------ Document segment
Complex AI workflows, such as those found in Bearbobo Learning Companion, require multiple agents/bots to process structured data collaboratively. However, considering real-time responses, utilizing structured data outputs is not conducive to enhancing timeliness through a streaming interface.
The commonly used JSON data format, although flexible, has structural integrity, meaning it is difficult to parse correctly until all the content is completely outputted. Of course, other structured data formats like YAML can be adopted, but they are not as powerful and convenient as JSON. Ling is a streaming framework created to address this issue. Its core is a real-time converter that can parse incoming JSON data streams character by character, outputting content in the form of jsonuri.
For example, consider the following JSON format:
{
"outline": [
{
"topic": "What are clouds made of?"
},
{
"topic": "Why do clouds look soft?"
}
]
// ...
}
During streaming input, the content may be converted in real-time into the following data outputs (using Server-sent Events):
data: {"uri": "outline/0/topic", "delta": "clo"}
data: {"uri": "outline/0/topic", "delta": "uds"}
data: {"uri": "outline/0/topic", "delta": "are"}
data: {"uri": "outline/0/topic", "delta": "mad"}
data: {"uri": "outline/0/topic", "delta": "e"}
data: {"uri": "outline/0/topic", "delta": "of"}
data: {"uri": "outline/0/topic", "delta": "?"}
data: {"uri": "outline/1/topic", "delta": "Why"}
data: {"uri": "outline/1/topic", "delta": "do"}
data: {"uri": "outline/1/topic", "delta": "clo"}
data: {"uri": "outline/1/topic", "delta": "uds"}
data: {"uri": "outline/1/topic", "delta": "loo"}
data: {"uri": "outline/1/topic", "delta": "k"}
data: {"uri": "outline/1/topic", "delta": "sof"}
data: {"uri": "outline/1/topic", "delta": "t"}
data: {"uri": "outline/1/topic", "delta": "?"}
...
This method of real-time data transmission facilitates immediate front-end processing.
------------
=== Task ===
According to the text on the Ling streaming framework, in what form does Ling's real-time converter output content?
------ Stored data
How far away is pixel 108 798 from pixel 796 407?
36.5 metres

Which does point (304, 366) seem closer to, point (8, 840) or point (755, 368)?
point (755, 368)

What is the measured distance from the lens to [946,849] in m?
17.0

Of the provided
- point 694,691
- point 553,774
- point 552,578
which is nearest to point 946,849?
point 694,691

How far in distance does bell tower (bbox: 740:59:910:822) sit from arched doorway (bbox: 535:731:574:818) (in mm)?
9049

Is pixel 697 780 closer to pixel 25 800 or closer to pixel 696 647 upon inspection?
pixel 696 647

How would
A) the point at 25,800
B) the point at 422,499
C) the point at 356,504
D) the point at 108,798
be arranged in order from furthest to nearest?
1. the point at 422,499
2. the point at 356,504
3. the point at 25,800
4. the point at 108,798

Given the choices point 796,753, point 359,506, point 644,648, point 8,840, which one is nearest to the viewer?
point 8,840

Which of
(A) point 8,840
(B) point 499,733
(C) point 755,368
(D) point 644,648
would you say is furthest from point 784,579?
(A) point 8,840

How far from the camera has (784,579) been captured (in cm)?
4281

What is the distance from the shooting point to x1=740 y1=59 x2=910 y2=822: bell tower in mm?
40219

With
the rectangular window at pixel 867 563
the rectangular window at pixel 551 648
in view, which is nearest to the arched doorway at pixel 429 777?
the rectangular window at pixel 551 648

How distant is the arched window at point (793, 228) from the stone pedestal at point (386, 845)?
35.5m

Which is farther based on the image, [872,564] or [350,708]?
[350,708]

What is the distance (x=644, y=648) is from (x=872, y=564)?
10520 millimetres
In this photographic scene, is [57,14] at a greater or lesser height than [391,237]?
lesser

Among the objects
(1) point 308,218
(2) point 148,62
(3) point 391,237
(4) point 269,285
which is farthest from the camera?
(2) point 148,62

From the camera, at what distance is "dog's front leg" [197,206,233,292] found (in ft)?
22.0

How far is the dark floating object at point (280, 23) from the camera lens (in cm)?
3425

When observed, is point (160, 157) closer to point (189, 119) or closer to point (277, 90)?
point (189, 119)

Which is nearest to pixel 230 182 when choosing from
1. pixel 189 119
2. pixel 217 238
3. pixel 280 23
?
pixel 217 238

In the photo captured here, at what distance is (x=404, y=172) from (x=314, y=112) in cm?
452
------------
------ Stored data
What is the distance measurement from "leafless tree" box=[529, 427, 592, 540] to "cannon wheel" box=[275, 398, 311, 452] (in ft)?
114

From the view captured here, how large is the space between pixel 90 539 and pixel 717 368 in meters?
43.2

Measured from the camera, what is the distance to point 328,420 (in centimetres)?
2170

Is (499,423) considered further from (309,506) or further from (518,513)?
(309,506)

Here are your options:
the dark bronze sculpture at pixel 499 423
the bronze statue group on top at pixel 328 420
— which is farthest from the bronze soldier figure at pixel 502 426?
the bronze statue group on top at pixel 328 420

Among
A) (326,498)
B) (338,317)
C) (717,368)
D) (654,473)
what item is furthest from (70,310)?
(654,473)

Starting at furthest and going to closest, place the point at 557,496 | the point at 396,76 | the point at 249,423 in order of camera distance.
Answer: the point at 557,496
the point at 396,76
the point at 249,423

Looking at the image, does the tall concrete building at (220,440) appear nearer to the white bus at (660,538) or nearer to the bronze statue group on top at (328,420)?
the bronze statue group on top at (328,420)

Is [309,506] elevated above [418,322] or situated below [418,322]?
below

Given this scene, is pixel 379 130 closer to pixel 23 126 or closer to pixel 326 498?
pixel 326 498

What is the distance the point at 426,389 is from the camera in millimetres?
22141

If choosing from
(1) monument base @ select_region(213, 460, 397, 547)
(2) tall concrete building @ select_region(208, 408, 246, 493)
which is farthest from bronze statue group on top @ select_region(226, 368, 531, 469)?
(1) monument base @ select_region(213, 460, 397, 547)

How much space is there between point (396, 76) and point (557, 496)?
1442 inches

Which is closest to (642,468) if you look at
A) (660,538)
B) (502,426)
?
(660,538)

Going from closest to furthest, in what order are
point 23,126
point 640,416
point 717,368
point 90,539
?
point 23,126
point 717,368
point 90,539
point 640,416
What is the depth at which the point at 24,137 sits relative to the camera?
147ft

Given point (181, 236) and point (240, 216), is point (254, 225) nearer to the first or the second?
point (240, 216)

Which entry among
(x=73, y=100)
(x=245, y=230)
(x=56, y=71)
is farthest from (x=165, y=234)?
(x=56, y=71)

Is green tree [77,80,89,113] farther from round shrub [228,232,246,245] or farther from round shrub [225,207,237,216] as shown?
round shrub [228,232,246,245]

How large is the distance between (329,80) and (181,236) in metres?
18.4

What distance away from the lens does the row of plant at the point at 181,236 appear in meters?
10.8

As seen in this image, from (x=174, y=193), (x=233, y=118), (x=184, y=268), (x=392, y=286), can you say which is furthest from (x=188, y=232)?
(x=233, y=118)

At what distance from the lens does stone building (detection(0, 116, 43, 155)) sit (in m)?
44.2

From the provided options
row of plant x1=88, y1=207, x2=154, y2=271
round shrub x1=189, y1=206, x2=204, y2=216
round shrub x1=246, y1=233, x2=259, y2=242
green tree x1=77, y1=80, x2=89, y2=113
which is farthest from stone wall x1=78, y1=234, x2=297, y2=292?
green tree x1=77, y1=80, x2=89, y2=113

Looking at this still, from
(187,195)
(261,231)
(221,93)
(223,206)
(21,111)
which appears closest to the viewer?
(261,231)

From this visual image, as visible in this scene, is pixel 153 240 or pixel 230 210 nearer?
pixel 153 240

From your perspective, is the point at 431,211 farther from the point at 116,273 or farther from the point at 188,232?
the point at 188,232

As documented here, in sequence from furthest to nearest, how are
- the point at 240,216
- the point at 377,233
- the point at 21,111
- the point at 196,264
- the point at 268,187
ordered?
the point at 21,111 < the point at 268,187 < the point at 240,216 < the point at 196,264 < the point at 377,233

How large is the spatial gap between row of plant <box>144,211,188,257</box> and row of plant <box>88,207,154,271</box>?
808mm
------------
------ Stored data
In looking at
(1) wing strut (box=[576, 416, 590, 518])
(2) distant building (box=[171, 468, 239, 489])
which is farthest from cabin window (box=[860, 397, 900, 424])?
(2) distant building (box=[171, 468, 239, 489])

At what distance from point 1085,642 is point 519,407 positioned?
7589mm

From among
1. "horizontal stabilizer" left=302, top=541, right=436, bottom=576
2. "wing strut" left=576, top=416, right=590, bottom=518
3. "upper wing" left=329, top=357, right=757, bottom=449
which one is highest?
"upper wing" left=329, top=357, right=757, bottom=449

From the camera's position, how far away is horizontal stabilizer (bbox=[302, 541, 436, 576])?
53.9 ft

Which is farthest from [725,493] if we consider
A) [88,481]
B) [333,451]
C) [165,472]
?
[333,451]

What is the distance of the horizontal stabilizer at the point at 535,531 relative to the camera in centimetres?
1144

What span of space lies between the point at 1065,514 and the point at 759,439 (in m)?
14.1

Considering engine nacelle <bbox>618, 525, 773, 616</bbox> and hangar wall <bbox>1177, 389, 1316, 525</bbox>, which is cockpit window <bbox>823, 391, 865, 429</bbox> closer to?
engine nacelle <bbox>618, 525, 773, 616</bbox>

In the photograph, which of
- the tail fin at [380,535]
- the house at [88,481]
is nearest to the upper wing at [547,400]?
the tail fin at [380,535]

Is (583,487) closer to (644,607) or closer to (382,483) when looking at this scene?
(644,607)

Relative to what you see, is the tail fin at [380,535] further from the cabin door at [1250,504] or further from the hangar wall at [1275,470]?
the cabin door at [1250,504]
------------
=== Expected answer ===
In the form of jsonuri.